* EXERCISE INSTRUCTIONS *
A: According to the concurring opinion, why are the concerns about the plaintiffs' level of education not what the court is addressing? Answer in one to three sentences.
B: Repeat the part of the concurring opinion that opens with the words containing "First, as made" and closes with "level of education.".

* SELECTED EXTRACT *
Lm v. State of Michigan

MURRAY, P.J.

(concurring). In their briefs filed with this Court plaintiffs have set forth evidence that they are not educated to the level that would be reasonably *706expected given their ages. This evidence should be of great concern to their parents, school authorities, and frankly any taxpayer or other concerned citizen. But those important educational concerns are not what we, judges of a court of law, are addressing today, for our exclusive task is to determine whether plaintiffs can pursue the legal theories set forth in their complaint. The majority opinion adequately explains why they cannot, and therefore I join that opinion. I write separately to briefly address some of the more specific arguments put forth by plaintiffs.

First, as made clear during oral argument before this Court, plaintiffs’ constitutional arguments are not anchored in the text of either Const 1963, art 8 § 1 or § 2, yet it is that text that we must apply in determining whether plaintiffs can maintain a claim under these state constitutional provisions.1 It is plain that nothing in either § 1 or § 2 of Article 8 even touches upon the specific issues about which plaintiffs complain. Instead, as the majority opinion makes clear, those provisions only articulate general aspirational propositions that are to guide the Legislature’s enactment of legislation containing more specific education policy choices.2 In no way can they be legitimately read to support a consti*707tutional right to specific educational results or to a guarantee of a certain level of education.

* DATASET EXCERPTS *
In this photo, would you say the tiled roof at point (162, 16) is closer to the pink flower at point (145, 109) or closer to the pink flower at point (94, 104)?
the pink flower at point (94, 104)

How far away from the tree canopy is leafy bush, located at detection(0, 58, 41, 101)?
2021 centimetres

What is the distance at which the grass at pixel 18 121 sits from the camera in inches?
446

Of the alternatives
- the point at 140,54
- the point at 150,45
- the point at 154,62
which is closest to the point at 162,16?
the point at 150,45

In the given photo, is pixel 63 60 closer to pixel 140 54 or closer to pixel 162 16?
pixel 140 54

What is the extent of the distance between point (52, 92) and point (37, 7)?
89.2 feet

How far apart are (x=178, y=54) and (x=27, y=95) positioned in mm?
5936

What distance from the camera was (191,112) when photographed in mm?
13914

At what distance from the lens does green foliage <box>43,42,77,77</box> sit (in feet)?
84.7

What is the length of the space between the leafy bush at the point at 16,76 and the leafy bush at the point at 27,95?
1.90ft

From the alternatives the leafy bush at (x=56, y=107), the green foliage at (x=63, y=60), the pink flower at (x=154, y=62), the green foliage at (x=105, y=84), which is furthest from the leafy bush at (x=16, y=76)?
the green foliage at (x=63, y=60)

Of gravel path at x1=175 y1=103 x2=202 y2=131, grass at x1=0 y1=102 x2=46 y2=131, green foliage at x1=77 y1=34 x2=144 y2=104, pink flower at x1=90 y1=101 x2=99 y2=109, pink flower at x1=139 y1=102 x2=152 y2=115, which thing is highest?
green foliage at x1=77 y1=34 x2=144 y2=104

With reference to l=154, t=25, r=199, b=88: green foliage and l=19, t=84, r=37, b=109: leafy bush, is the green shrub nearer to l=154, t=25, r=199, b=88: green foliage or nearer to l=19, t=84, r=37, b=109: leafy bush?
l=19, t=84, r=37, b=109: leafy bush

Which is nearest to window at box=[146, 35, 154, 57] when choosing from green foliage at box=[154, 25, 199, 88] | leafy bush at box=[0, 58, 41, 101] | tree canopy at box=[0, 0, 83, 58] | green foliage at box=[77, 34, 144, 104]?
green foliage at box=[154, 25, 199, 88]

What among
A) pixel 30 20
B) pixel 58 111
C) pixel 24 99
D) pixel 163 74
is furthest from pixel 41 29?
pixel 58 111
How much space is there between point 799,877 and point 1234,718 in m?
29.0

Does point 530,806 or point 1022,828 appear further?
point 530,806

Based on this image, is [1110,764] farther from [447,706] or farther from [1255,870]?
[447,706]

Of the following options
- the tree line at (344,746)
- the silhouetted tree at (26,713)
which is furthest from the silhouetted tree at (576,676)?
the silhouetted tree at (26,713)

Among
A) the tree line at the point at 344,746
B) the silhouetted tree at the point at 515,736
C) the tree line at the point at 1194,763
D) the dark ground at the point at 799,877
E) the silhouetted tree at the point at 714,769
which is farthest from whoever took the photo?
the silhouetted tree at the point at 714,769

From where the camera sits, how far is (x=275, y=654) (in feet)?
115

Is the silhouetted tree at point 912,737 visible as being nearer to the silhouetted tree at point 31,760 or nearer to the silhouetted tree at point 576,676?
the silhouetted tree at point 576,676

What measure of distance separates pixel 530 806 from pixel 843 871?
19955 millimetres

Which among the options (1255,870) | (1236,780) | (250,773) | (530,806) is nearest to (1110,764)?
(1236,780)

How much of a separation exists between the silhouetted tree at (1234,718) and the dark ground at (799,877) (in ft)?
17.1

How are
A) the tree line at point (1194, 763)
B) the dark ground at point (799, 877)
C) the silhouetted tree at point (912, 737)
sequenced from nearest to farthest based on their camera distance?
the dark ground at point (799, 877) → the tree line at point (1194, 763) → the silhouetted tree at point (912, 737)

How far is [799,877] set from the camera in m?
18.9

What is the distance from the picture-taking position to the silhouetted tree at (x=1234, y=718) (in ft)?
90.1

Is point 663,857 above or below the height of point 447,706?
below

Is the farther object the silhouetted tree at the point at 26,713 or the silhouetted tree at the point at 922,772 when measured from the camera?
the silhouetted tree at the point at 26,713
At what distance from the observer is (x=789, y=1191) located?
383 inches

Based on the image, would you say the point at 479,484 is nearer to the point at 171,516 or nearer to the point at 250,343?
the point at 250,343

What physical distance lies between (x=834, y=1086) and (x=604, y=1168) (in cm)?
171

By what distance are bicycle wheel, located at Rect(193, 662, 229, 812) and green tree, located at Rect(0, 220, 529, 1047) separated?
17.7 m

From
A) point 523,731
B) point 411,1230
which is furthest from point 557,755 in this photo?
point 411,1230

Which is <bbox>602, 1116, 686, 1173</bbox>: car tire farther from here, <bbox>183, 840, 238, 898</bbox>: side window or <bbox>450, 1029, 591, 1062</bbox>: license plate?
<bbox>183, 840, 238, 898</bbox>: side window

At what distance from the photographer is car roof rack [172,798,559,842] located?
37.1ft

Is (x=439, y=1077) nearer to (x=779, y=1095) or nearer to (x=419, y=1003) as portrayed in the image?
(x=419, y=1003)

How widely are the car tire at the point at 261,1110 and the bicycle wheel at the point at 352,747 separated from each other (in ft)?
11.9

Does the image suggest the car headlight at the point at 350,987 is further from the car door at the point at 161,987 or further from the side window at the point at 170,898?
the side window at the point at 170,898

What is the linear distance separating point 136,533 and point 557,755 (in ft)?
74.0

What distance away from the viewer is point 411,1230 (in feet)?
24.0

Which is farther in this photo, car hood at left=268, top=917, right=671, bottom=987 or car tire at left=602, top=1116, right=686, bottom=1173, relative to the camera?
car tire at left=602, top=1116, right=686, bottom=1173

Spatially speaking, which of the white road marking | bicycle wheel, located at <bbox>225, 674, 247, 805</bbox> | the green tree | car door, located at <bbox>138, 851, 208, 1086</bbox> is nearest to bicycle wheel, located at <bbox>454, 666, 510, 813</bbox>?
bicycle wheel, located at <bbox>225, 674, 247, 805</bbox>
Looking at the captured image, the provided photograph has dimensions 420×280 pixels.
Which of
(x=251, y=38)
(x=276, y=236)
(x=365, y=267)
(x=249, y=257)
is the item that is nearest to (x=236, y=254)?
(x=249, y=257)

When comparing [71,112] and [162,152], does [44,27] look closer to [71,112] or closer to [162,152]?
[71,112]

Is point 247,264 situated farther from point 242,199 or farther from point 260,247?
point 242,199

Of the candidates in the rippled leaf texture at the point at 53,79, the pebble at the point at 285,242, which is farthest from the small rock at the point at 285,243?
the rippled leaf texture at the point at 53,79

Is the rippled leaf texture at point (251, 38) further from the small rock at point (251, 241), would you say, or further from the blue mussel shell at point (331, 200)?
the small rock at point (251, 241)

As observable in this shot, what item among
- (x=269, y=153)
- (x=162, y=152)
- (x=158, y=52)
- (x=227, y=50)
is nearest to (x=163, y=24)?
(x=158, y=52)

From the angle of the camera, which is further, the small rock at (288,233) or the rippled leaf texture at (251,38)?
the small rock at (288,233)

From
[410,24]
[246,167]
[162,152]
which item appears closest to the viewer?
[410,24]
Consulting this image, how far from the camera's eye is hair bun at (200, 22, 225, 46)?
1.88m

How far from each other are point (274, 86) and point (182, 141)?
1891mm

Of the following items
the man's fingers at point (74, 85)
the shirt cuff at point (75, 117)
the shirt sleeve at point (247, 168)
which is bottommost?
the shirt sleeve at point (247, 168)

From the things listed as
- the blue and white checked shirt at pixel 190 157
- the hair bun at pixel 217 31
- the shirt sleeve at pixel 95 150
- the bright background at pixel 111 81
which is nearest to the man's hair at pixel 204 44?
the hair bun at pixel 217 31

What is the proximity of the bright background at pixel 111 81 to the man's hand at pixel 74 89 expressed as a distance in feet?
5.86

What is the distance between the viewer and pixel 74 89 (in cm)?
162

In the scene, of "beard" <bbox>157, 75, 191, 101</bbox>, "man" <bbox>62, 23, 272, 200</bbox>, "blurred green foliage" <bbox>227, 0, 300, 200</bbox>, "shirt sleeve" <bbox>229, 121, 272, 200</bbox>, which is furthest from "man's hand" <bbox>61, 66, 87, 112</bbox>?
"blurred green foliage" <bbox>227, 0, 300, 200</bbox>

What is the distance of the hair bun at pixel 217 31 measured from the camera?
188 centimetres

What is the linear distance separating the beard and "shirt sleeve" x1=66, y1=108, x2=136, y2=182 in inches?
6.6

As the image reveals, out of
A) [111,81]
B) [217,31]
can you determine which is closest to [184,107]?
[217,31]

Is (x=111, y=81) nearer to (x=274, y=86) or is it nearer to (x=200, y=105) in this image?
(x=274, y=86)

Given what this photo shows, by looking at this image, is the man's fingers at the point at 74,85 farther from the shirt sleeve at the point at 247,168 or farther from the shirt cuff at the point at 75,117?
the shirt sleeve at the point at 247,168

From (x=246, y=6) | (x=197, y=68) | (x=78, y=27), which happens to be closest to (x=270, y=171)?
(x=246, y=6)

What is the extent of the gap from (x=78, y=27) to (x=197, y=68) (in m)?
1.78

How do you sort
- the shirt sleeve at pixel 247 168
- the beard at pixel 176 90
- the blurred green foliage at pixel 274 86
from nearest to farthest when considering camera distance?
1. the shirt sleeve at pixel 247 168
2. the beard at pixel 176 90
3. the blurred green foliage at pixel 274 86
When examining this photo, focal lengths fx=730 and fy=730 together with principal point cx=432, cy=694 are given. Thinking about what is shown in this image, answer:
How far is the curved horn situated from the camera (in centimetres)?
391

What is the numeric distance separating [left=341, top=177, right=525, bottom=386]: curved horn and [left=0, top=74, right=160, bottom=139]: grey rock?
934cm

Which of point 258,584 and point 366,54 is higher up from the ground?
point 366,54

* ANSWERS PER TASK *
A: The court's exclusive task is to determine whether the plaintiffs can pursue the legal theories set forth in their complaint. The evidence that they are not educated to the expected level is an important educational concern, but it is not that legal question.

B:
First, as made clear during oral argument before this Court, plaintiffs’ constitutional arguments are not anchored in the text of either Const 1963, art 8 § 1 or § 2, yet it is that text that we must apply in determining whether plaintiffs can maintain a claim under these state constitutional provisions.1 It is plain that nothing in either § 1 or § 2 of Article 8 even touches upon the specific issues about which plaintiffs complain. Instead, as the majority opinion makes clear, those provisions only articulate general aspirational propositions that are to guide the Legislature’s enactment of legislation containing more specific education policy choices.2 In no way can they be legitimately read to support a consti*707tutional right to specific educational results or to a guarantee of a certain level of education.